Maxwell's Equations Beyond the Cartesian, Cylindrical and Spherical Coordinate System

Roberto Armenta

The Edward S. Rogers Sr. Department of Electrical and Computer Engineering (Electromagnetics)

Abstract:

Electrical engineers receive most of their training in electromagnetic theory using three coordinate systems: Cartesian, cylindrical and spherical. The conventional justification for sticking to such pedagogical strategy is that it allows students to understand basic physical concepts without having to resort to complicated mathematics.  While there is truth to this argument, learning electromagnetic theory using only three coordinate systems can introduce undesirable biases in the way coordinate systems are used and understood.
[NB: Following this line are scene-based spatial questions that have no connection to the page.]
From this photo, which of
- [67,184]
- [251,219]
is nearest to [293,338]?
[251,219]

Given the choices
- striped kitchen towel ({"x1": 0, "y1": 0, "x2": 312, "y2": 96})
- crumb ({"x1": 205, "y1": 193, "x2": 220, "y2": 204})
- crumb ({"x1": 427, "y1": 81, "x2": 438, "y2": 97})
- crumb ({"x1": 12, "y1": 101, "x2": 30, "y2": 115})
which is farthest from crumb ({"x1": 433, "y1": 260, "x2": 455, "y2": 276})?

A particularly good example can be found in the numerical techniques that are commonly used to solve Maxwell's equations. There, the role of coordinate systems is often completely misunderstood. When pursuing a numerical solution, hanging on to the Cartesian, cylindrical and spherical coordinate systems can be strongly counterproductive. This is true even in problems that contain nothing but rectangular, cylindrical and spherical objects! To come up with the best strategy for solving a given problem numerically, it is necessary to learn how to view and formulate the laws of electrodynamics in a manner that is independent of the coordinate system being used. In this presentation, such a formulation of Maxwell's equations is given. This formulation can be exploited not only to improve numerical algorithms but also to gain new physical insights into the operation of many microwave and photonic devices.

Biography:

Roberto is a PhD student in the electromagnetics group.